Short version
Scientists have done a spectacularly poor job explaining to the taxpayers what we do in many ways. One, which is perhaps not entirely our fault, is that we have done a poor job explaining just how cheap our research is. Here I tell you about a project my lab conducted, which suggests (a) that people vary dramatically in how they map the cost of objectively small budget items onto a number line, even when given numerical information about costs, and (b) that support for these budget items is elastic in terms of psychological relative cost—people who are better at mapping the true cost of the programs into number lines view them more favorably than those who don’t them.
Budgeting Science
It’s that time of year again. House Republicans have noticed that the National Science Foundation still exists, and have once again demanded that science research—and social science in particular—be cut substantially. It’s actually not as bad this time around as in some past years: social science is facing a 42% proposed cut; in past years, the starting proposal has been even higher. The proposal also puts heavy restrictions on climate change research.

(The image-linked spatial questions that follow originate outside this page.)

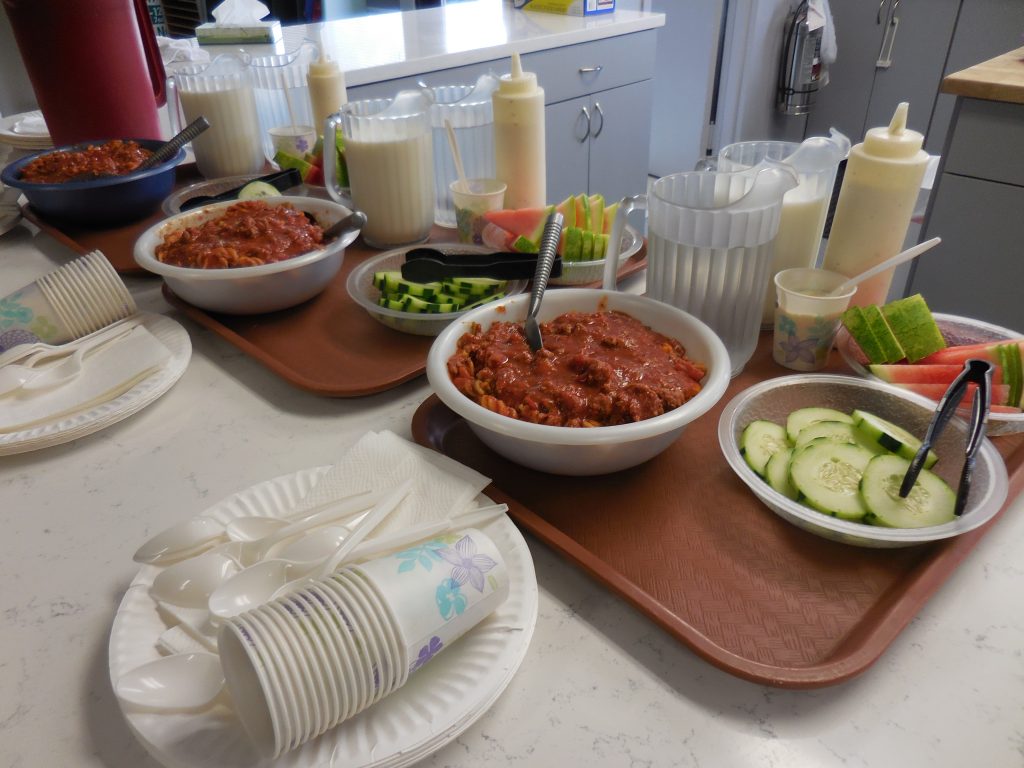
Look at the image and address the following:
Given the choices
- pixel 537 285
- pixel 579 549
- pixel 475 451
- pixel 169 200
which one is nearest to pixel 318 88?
pixel 169 200

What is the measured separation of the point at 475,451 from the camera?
84 cm

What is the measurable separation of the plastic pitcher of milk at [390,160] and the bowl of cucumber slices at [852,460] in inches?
30.4

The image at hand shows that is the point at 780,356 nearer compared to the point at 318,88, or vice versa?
the point at 780,356

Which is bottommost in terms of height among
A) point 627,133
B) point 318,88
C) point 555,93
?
point 627,133

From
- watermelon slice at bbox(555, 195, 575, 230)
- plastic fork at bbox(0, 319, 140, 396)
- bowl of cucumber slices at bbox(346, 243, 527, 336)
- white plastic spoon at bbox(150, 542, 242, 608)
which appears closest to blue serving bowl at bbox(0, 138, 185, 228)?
plastic fork at bbox(0, 319, 140, 396)

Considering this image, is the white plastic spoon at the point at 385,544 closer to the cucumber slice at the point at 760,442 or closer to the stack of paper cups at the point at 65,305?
the cucumber slice at the point at 760,442

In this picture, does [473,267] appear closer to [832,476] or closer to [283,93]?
[832,476]

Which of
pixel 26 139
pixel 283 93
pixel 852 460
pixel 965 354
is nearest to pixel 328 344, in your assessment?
pixel 852 460

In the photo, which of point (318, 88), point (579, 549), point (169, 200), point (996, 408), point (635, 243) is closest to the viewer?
point (579, 549)

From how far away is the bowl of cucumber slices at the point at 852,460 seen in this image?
66 cm

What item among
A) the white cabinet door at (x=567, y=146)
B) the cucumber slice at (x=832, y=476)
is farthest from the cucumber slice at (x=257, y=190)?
the white cabinet door at (x=567, y=146)

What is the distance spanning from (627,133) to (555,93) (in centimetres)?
58

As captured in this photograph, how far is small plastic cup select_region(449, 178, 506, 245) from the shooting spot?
122cm

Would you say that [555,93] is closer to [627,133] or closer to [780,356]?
[627,133]
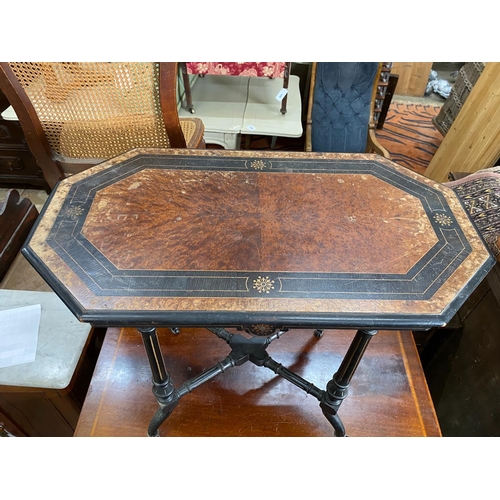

And, once again, it’s time to face the fact that we scientists have done a spectacularly bad job explaining what we do, and why it is worth public investment. Some of the reason for our failing is perhaps that we scientists feel entitled to do our work; some is that objectively, science is an amazingly good investment, and social science has arguably led to growth in GDP, as well as in outcomes for veterans, escape plans in the face of natural disasters, and educational practice.
Nevertheless, support for public research is relatively low, and funding for the public universities that are the major site for this research is under pressure. One problem is that there is a widespread misconception that professors spend the majority of their effort teaching in classrooms. Of course, teaching is an important part of our job, but classroom-related teaching is about 20-30% of most faculty member’s efforts. The bulk of our time is doing research—research that creates much of the new knowledge we go on to teach in our courses. As a result, students end up paying for research that benefits the entire tax base, and taxpayers don’t realize how this value is achieved.
But over the last few years my lab has been researching another likely cause of opposition to the NSF and other research budgets*. Budgets for NIH, NSF, IES, DARPA, and other large, famous federal research foundations are typically expressed as numbers. For instance, the NSF budget is about $7 billion dollars annually. And people don’t know how much that is. Worse, they work with those numbers incorrectly, and when they do, they tend to end up making predictable bad judgments that likely mismatch their real desires.
Perception of Cost
I give a super-fast overview of our methods here. There are a lot more details in the published papers. If what you want is less detail, here’s the one-sentence version: About 40% of people are biased on number lines such that they systematically and hugely overestimate the value of smaller ‘big’ numbers relative to much larger ones, when those numbers cross between millions, billions, and trillions
The major—but not the only—way we have examined large number use is using the number to position task. Here, we ask people to put a number on a number line. For instance, we might ask people to put 280 million on a line from 1 thousand (or 0) to 1 billion. There is quite a bit of complex structure in how people respond to this task, and I won’t explain it all in detail (but see our papers). The short version is that people divide the line up into ‘chunks’ based on the scale word used—for instance a line from 1 thousand to 1 billion would be divided into a ’thousands’ chunk and a ‘millions’ chunk**, like this:

The thing is, the way I just drew this, it’s very wrong. You see, there are 1,000 millions in a billion (that’s what a billion is, right? 1,000 million, at least here in the US (link)). But about 40% of our subjects do something quite like this, placing "million" somewhere between 20% and 50% of the way across the line. The other half also seems to divide the line up, but they do it more or less at the right place, which is about here:

So about half of people not only get big numbers wrong, but get them systematically grossly wrong. Does that matter? It might: if these behaviors reflect something that is happening when we compares costs. Let’s look at how this might work in an example: the $11 million that was budgeted at one point in 2013 for political science research, out of the $7 billion total the NSF was getting that year.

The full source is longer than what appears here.